10) . Use the principles that you learned in Part ii to calculate the standard reduction potentials for each half-cell, given that the E° for Cu2+ + 2e-  Cu (s) is 0.34 V.Note that E° for a half-reaction is not dependent on the coefficients, provided of course that the reaction is balanced, i.e., E° for Ag+ + e- Ag (s) is the same as E° for Ag+ + 2e- 2 Ag (s)

Refers to Procedures Part III Step 9

Data Table 1: Data Measurements
	Cu red	Pb red	Sn red	Zn red	Al red	Mg red
Cu black	0	-0.48	-0.49	-0.94	-0.37	-1.75
Pb black	0.49	0	-0.01	-0.49	-0.04	-1.30
Sn black	0.53	0.02	0	-0.48	-0.03	-1.24
Zn black	0.98	0.49	0.48	0	0.19	-0.78
Al black	0.58	0.03	0.04	-0.07	0	-0.94
Mg black	1.76	1.27	1.26	0.77	0.78	0

* Pb results are most unreliable

Answer 1

The Cu half cell is reference and what you measure is how much   the potential of the other half cell is below the reference (because these values are negative)..

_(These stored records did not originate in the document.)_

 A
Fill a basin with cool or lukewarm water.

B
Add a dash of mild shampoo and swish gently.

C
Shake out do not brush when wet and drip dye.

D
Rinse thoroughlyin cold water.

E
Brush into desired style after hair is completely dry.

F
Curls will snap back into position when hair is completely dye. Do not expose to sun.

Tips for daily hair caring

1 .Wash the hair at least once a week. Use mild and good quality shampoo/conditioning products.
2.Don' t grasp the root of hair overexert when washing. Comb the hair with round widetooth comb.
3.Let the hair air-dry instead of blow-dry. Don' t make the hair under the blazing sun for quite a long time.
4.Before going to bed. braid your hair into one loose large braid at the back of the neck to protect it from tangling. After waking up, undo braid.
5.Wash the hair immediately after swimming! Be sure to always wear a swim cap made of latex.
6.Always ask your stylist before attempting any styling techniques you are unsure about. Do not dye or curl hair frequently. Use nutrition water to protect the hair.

       Measured emf = E_M2+/M - E_Cu2+/Cu

Thus

        E_M2+/M = measured emf + E_Cu2+/Cu = measured emf + 0.34 V.

……Now you may calculate,but…………………

I suppose your experimental procedure was:

- each metal M in its half cell had the corresponding oxidised form M²⁺ (except Al/Al³⁺) in solution at a given concentration C

- in all half cells this concentration C was the same.

……………………………….

If C was 1M and T=25^oC, it is OK, all potentials E_M2+/M are in fact standard potentials E^o_M2+/M. But I suppose that C wasn’t 1 M and the temperature was not exactly 25^oC.

In this case we have to justify that what we calculate are standard reduction potentials.

In general

E_cell = E^o_cell – (RT/nF)lnQ          (Q is the rection quotient)

       = ( E^o_M2+/M - E^o_Cu2+/Cu ) - (RT/nF)ln([Cu²⁺]/[M²⁺])

Remember the condition, for all cells [Cu²⁺] = [M²⁺] and ln1=0. Thus

E_cell = E^o_M2+/M - E^o_Cu2+/Cu   and

E^o_M2+/M = E_cell + E^o_Cu2+/Cu

Although you didn’t measure the difference between standard potentials, if you assume that for the Cu²⁺/Cu half cell the potential was standard ( 0.34 V) (in fact it was not), you may calculate standard potentials.

Using the first line of your result table:

Half cell of	Pb	Sn	Zn	Al	Mg
measured emf ,V	-0.48	-0.49	-0.94	-0.37	-1.75
Eo (V) = emf + 0.34	- 0.14	-0.15	- 0.60	- 0.03 !!	- 1. 41!!
Accepted/reference/true value, V	-0.13	-0.14	-0.76	-1.66	-2.37

Your result are very good for Pb,Sn,   good for Zn and poor for Al and Mg (for Al also the reproducibility is poor, if your consider the measurements with reversed wiring).

Explanation for poor results: Zn,Al.Mg are active metals and their surface is covered by a thin layer of oxide. For better results, you have to do a chemical cleaning of the metal surface before experiments. In these special cases you measured a so called mixed potential, due to presence of the oxide.